もしも、働いている会社が突然倒産・経営者が夜逃げをしてしまったら、未払いの賃金はどうなるのでしょうか?
泣き寝入りするしかないのでしょうか?いいえあきらめてはいけません。
実は未払いとなっている賃金を国が立て替えて支払ってくれる制度があります。
「未払賃金立替払制度」といいます。
多くの方がこの制度を利用して未払いの賃金を取り戻しています。
私もその一人で、未払賃金立替払制度を利用して未払いだった2か月分の給料を支払ってもらうことに成功しました。
今回は私の経験談と未払賃金立替払制度についてご紹介します。
未払い給料を労働基準監督署に支払ってもらった体験談
私がパートで働いていた職場はフランチャイズ式の店舗でした。
就職して1年間は何事もなく過ぎましたが、2年目に入りオーナーが変わりました。
新しい経営者は、その分野の専門家というわけではなく『パン屋』『焼肉』など様々な種類のフランチャイズ経営に手を出している人物でした。
半年して給料が2・3日遅れるようになりました。
おかしいなと思ってはいたのですが、担当している利用者さんのことを考えると辞めるに辞められずそのまま働き続けていました。

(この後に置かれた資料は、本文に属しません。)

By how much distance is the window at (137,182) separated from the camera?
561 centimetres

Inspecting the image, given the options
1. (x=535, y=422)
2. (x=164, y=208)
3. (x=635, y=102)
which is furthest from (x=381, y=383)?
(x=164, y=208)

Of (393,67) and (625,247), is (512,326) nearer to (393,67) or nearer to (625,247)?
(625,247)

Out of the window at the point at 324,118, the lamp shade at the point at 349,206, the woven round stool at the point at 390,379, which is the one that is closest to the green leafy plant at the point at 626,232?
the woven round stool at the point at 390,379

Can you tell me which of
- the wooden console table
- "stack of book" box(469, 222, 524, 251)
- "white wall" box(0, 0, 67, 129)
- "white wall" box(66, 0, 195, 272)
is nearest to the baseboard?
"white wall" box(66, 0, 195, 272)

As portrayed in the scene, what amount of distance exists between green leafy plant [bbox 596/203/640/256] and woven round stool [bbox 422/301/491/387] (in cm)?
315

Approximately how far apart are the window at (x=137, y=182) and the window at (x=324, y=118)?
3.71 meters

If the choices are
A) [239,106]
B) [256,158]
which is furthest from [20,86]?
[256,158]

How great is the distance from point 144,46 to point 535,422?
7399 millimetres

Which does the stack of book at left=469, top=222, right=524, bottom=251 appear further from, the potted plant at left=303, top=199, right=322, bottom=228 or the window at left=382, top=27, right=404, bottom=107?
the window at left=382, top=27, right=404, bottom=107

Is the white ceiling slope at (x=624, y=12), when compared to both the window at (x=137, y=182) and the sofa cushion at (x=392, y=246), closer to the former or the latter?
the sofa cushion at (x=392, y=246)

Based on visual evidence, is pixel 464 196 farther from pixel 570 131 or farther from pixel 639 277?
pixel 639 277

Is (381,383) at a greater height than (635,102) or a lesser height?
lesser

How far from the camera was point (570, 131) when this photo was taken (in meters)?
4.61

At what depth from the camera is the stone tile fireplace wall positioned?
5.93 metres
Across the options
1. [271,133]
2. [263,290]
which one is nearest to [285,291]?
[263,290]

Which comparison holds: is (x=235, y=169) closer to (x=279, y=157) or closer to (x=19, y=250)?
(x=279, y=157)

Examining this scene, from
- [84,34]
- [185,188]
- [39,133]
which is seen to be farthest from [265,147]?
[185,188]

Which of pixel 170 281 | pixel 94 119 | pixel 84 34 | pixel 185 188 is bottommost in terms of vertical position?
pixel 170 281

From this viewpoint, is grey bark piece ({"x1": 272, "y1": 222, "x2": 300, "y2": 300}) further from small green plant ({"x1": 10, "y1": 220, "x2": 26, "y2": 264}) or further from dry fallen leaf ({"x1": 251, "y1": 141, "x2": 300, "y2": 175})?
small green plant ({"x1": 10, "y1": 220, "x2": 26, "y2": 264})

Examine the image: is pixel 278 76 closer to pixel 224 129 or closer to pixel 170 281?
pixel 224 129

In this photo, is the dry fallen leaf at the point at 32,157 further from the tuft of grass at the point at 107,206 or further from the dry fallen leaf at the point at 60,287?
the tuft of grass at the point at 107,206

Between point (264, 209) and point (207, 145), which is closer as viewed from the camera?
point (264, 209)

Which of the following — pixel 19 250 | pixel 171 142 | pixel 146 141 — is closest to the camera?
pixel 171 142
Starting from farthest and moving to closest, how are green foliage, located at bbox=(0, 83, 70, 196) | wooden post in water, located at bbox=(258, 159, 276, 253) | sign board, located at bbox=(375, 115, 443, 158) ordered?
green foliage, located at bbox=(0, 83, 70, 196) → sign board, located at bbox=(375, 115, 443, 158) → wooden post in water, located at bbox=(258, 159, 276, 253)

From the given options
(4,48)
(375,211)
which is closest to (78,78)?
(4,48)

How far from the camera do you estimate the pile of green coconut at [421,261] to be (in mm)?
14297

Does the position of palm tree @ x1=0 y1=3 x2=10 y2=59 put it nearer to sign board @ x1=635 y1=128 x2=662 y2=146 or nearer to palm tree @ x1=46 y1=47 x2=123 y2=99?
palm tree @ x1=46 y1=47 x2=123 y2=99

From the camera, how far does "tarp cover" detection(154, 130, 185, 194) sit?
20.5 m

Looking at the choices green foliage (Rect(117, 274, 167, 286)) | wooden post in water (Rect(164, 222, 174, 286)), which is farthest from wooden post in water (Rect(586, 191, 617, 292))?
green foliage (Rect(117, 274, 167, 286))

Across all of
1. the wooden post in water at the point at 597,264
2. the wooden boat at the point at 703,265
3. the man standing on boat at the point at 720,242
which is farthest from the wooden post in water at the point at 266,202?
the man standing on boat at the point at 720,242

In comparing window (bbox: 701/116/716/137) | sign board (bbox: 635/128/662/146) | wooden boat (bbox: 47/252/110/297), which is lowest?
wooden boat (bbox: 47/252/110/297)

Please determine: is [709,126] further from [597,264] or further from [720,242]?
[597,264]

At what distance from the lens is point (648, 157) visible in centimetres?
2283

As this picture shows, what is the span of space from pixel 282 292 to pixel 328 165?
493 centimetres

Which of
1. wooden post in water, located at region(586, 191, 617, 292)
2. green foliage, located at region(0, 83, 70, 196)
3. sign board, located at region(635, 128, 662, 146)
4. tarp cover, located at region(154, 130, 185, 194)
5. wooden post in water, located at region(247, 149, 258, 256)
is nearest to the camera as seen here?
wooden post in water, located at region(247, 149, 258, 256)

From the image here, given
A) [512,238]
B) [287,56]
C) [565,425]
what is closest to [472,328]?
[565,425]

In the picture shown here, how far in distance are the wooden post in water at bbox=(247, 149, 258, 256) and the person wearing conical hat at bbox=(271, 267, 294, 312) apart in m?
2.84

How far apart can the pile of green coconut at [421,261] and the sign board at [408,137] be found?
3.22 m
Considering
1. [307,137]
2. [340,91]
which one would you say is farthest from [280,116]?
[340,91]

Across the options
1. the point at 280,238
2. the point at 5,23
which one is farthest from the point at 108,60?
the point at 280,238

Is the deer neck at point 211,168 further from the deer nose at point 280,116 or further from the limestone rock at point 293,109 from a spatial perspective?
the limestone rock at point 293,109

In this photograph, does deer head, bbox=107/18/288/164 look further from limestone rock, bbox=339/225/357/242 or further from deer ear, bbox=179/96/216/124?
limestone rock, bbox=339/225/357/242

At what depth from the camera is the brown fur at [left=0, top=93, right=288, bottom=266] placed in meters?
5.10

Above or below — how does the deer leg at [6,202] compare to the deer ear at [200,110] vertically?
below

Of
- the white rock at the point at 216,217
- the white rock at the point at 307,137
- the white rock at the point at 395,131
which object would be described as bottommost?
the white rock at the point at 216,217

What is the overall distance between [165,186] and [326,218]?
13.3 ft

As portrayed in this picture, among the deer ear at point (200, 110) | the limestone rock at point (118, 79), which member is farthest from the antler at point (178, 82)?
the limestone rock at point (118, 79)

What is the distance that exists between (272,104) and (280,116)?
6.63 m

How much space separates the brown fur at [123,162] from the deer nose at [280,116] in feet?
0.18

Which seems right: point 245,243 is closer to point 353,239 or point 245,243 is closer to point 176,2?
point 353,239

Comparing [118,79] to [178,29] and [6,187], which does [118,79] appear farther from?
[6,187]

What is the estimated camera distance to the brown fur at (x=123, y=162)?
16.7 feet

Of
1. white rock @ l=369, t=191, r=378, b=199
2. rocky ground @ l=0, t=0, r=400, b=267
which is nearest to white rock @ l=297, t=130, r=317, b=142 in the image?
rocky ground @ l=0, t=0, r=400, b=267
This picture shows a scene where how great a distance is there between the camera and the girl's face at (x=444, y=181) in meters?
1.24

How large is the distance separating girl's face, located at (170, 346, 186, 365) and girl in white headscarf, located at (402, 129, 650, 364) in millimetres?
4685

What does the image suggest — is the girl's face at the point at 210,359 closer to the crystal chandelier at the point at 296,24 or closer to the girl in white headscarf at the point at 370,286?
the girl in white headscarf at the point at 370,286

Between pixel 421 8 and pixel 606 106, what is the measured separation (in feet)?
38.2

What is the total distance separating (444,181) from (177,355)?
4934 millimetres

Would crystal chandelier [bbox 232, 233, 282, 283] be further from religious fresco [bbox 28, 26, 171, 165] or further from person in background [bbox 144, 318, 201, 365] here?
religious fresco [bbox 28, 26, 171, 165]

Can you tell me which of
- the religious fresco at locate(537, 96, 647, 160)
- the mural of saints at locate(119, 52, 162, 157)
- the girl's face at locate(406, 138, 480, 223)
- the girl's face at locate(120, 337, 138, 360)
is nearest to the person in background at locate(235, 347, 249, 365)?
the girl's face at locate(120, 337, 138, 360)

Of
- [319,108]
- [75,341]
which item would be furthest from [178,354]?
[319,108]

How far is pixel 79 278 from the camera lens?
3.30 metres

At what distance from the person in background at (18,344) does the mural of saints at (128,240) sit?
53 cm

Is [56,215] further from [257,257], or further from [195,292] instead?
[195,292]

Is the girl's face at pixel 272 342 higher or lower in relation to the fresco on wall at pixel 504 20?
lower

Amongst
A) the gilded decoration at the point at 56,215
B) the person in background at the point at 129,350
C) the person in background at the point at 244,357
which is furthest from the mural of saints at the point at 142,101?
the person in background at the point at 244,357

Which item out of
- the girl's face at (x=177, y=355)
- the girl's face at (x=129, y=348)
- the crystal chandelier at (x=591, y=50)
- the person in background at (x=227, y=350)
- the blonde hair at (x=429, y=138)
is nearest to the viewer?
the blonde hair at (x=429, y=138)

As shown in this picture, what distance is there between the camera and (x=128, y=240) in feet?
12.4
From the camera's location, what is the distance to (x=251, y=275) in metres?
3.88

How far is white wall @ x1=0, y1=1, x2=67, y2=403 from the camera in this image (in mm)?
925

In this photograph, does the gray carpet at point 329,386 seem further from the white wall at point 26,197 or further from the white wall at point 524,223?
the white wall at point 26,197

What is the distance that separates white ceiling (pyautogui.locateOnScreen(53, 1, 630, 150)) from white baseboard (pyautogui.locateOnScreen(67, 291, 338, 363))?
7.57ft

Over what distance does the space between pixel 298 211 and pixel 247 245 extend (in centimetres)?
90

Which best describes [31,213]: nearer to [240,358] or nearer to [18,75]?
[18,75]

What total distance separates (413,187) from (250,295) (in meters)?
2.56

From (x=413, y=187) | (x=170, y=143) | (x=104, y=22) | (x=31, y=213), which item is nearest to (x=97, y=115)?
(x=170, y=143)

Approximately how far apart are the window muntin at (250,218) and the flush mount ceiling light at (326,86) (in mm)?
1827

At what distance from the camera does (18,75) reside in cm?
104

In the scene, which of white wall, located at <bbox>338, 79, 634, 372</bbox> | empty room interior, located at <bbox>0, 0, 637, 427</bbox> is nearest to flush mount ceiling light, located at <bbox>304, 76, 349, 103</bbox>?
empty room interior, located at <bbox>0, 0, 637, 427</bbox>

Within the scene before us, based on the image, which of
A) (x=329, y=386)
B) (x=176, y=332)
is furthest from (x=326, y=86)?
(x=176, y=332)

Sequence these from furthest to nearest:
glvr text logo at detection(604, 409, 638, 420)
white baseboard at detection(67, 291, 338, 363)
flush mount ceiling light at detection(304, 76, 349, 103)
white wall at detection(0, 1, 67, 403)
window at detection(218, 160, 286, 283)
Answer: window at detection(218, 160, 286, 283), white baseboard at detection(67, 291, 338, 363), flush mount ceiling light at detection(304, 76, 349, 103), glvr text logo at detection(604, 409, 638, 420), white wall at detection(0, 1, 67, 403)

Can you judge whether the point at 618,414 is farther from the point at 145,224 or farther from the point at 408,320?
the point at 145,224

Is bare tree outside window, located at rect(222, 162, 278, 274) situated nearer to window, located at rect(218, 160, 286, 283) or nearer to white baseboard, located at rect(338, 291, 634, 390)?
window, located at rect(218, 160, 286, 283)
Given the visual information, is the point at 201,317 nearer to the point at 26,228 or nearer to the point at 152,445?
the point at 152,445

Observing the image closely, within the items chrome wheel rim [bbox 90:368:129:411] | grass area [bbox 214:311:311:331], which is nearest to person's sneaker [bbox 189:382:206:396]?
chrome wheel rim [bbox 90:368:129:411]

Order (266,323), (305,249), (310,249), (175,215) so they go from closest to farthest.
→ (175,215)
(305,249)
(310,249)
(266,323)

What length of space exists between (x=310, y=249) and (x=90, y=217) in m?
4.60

しかし、2年目が終わる頃に給料がまったく支払われなくなりました。
ある日出勤すると「オーナーがトンズラした!」との噂で持ちきりでした。
2か月分の給料を未払いのまま逃げていったのです。
私の場合はパートなので給料は10万円弱でしたが、正規で働いていた人の損害は60万円近くです。全員、怒り心頭です。しかし利用者さんに怒りを見せるわけにもいかないので、業務は続行していました。
給料が支払われない時の対処方法をいろいろと調べていくと、裁判を起こすのは経営者が行方不明なので現実的ではなく、労働基準監督署が支払われない給料を補填してくれるらしいのでそれが一番良い方法だと思い、徒党を組んで労働基準監督署へ押しかけることにしました。
もちろん事前にアポイントをとり、労働の証拠となるタイムカードを持って行きました。
労働基準監督署に着くと会議室のようなところに通され、老紳士風の職員(男性)が手続きをしてくれました。1時間もかかりませんでした。
そして、約1カ月後に給料の8割ほどの振り込みがありました。
オーナーはまだ許せませんが、労働基準監督署が代わりに支払ってくれたのでかなり救われたと思います。
未払賃金立替払制度の概要と利用方法
未払賃金立替払制度とは?
未払賃金立替払制度は、勤めていた会社が倒産したときに、未払いとなっている賃金のおよそ8割を国が立替えてくれる制度です。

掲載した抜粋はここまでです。